In almost all cases, a client is assuming that this is some sort of representation of performance.

It is not.

No one is able evaluate any element of performance of an account/portfolio by looking at this figure. Full Stop.

Let that sink in for a minute and then we’ll move on and explain why that’s the case, and what the figure is for.

What it’s actually for: Unrealised gains or losses show the net taxable event that would occur in a non-registered account if you were to liquidate the entire account today. They don’t matter in a TFSA or RRSP. Nor should anyone be using it to decide whether to hold onto an investment or sell it, unless you need to make a decision based on the tax consequences.

This figure is missing some key values, including:

  • The realized gains or losses that have occurred up to that point in time.
  • The interest that has been earned from the securities
  • The dividends that have been earned from the securities

Let’s go through some examples of these to help illustrate why this is important.

Example 1 – not showing realized gains/losses

Let’s say you have $2000. You buy two stocks,

  1. Company A =$1000
  2. Company B = $1000.

A month later, Company A has done really well and Company B has dropped in value.

  1. Company A = $1500
  2. Company B = $750

Company B is still a good company so you want to keep holding it, but you decide to solidify the gains in Company A and cash it in.

If you look at your statement at the end of the month, the value of the account has risen from $2000 to $2250, however the unrealised gains/losses will only show a negative amount: it will show a loss of $250.  By looking at that you may come to the conclusion the account is down 12.5% of the original value of the account, even though the account is in reality up a net 12.5%.   The unrealised gains/losses will only show the loss that hasn’t been triggered.
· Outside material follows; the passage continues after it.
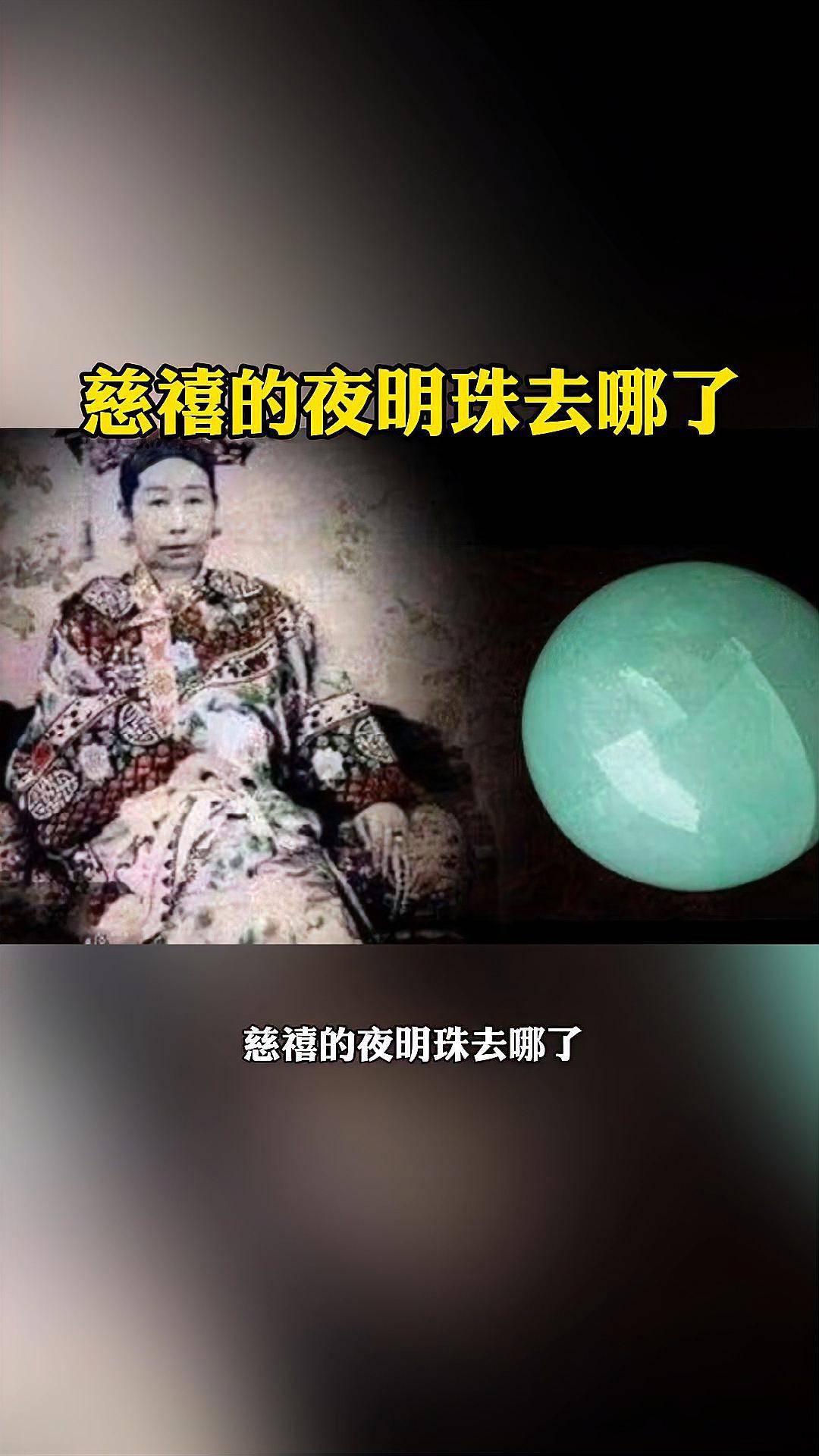 夜明珠预测 ymz01夜明珠预测，ymz01的神秘力量-第3张图片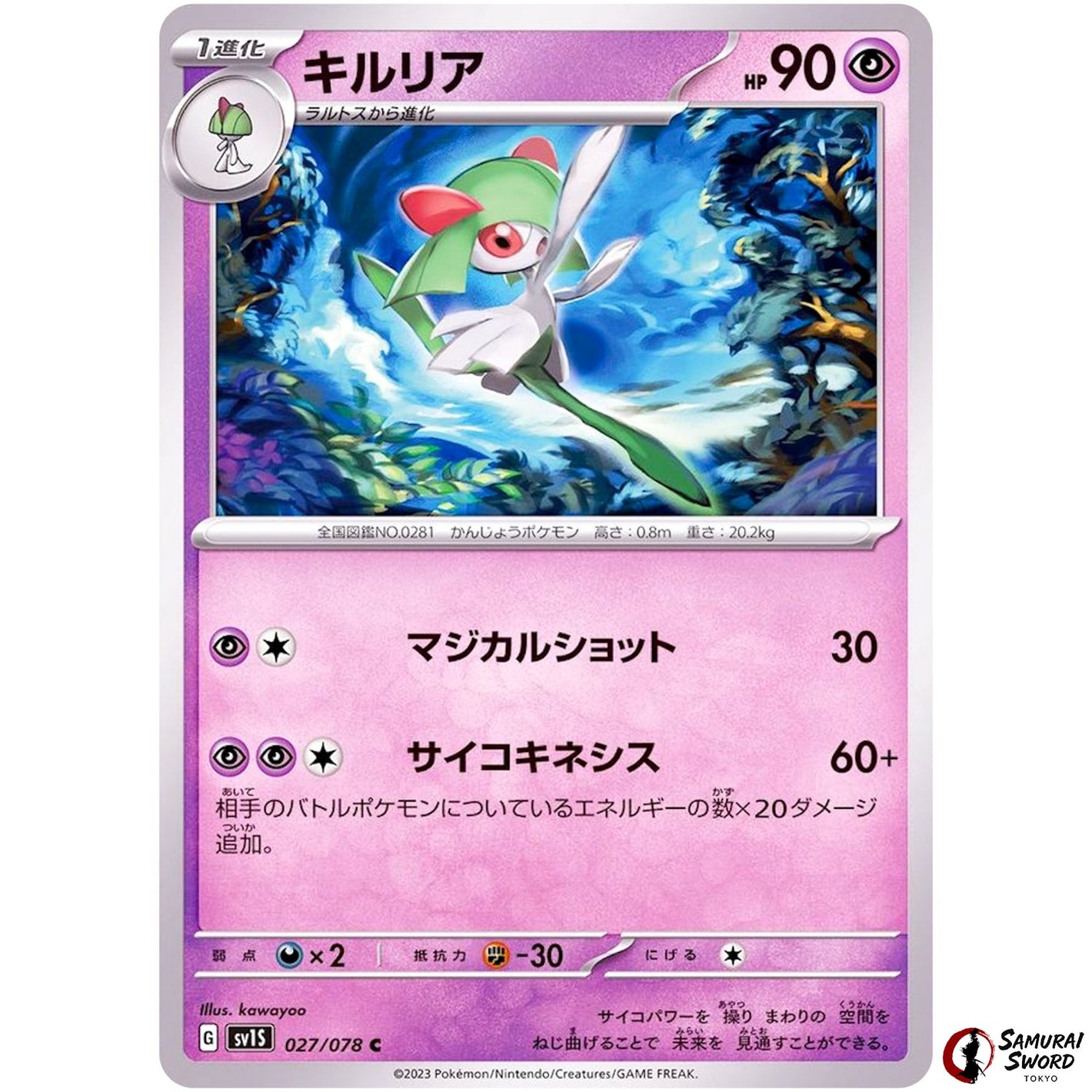 Kirlia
Example 2 - not including dividends or income

Let’s say 3 years ago you wanted to purchase a $1000 bond with a 5% coupon. The bond was trading at a premium (which is common), so you had to pay $1075 to purchase that $1000 bond.

Today the bond is trading at par (its market value is $1000).  This means that the bond that you purchased for $1075, is now valued at $1000, and would appear as a $75 loss on the unrealised gains/losses page.

This figure does not include the 3 years of $50 coupon payments (5% of 1000) you received while holding the bond. You have made $75 so far holding this bond ($150-$75), but it would appear on this statement that you have instead lost $75.

This is a very realistic and normal scenario, as many bond managers look for bonds that can give their clients a capital loss to offset the income and bring value additional value.

In October/November/December, we go through our clients non-registered accounts and look at the gains we have triggered so far that year. If there are significant gains, we then pull up an Unrealised gains/loss report to see if there are any losses we could trigger to offset them and reduce our clients tax bill. That is what these figures are useful for. It is also useful if someone is considering liquidating an account, to know if they should hold off a few weeks/months until the next calendar year for tax purposes.

Other than that, this figure means nothing. You should in no way be using this figure to evaluate any sort of performance.  Instead, we would be happy to send you a performance summary, which is an accurate representation of how you have done.